Researchers from the University of Calgary have created an ultra-stretchable (over 12,400%) Ag-lignin nanoparticle-based hydrogel possessing long-lasting adhesion and strong antimicrobial activity. Such hydrogels may be used for the effective, scaled-up fabrication of one-dimensional (1D) macroscopic hydrogel fibers with desirable inherent bio-properties and excellent mechanical properties. Antimicrobial hydrogels for use in healthcare applications often lack stretchability and tensile strength, with the currently engineered Ag-lignin nanoparticle-based hydrogels presenting challenges of limitation in their mechanical properties. The hydrogel has been tested and exhibited inherent bio-properties, including antimicrobial activity and robust adhesion. The technology is also characterized with excellent mechanical properties with tensile stress of 422.0 MPa, strain of 86.5%, Young’s modulus of 8.7 GPa, and toughness of 281.6 MJ⋅m-3. With scalable production, this technology could be expanded into the healthcare platform, as its mechanical properties can be tailored to biological applications for various tissues.

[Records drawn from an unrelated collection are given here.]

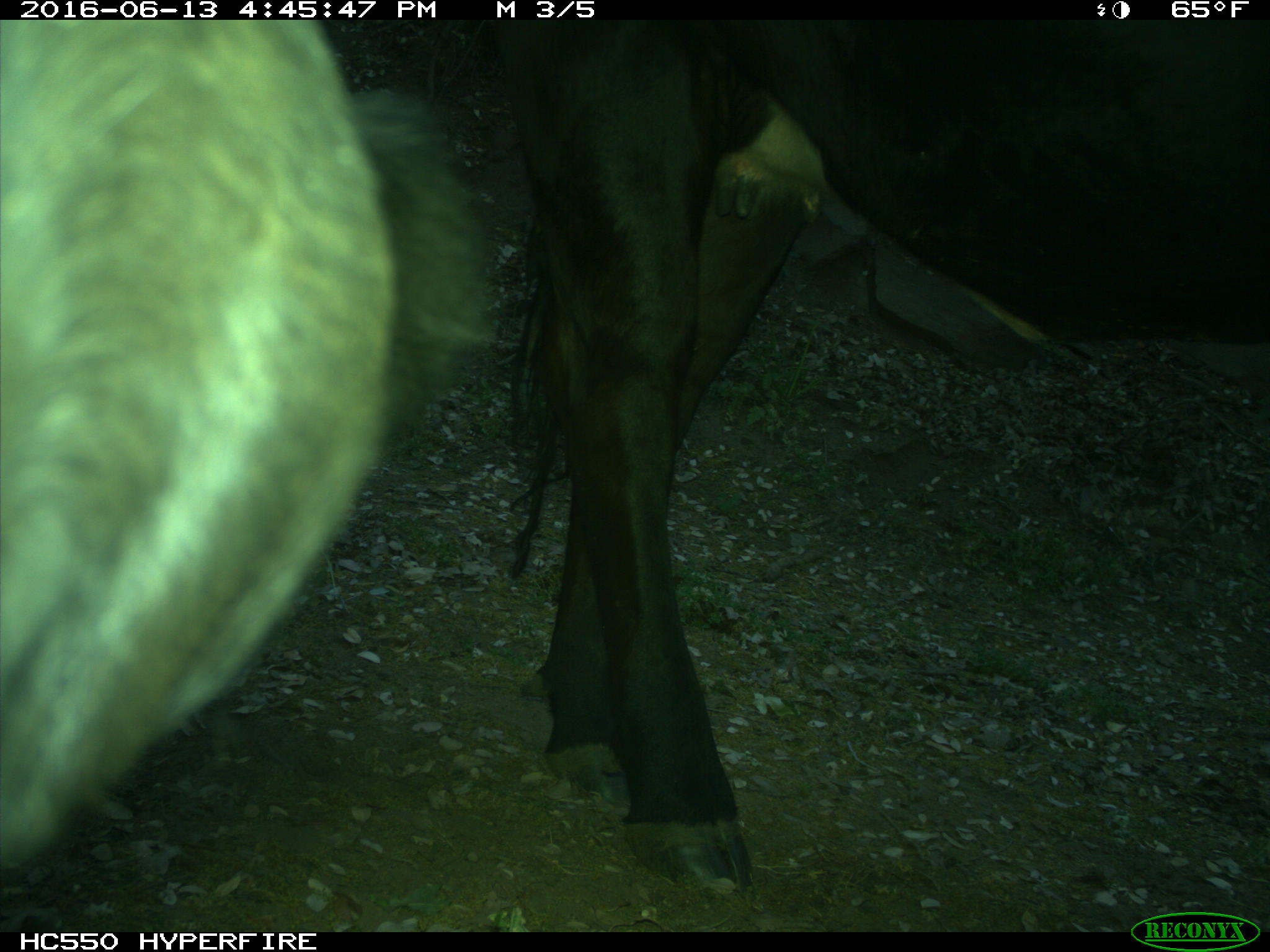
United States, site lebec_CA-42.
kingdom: Animalia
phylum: Chordata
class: Mammalia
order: Artiodactyla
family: Bovidae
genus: Bos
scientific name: Bos taurus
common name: domestic cow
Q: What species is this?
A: Bos taurus (domestic cow).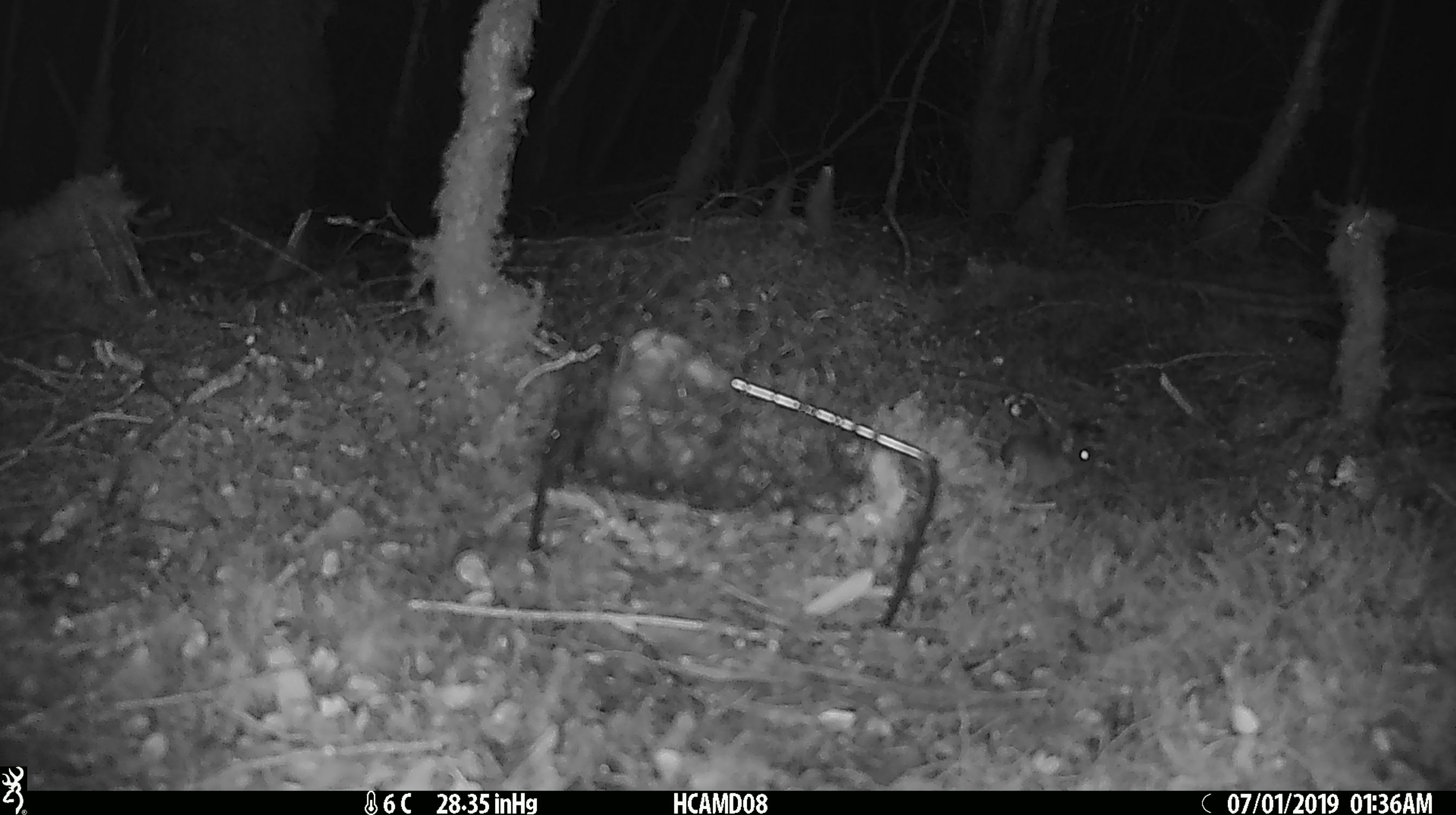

  • Wound repair, tissue mimicking and integration
  • Soft robots in the fields of bioscience
  • Load-bearing applications
  • Adhesive or coating



  • The hydrogel is prepared at room temperature.
  • The continuous draw-spinning process allows for scalable production of hydrogel fibers that are characterized with uniform diameter and promising mechanical properties.
  • The preparation of the hydrogel does not require external stimuli such as UV radiation or heat.
  • Allows for antimicrobial activity, ultra-high stretchability, and long-term adhesion.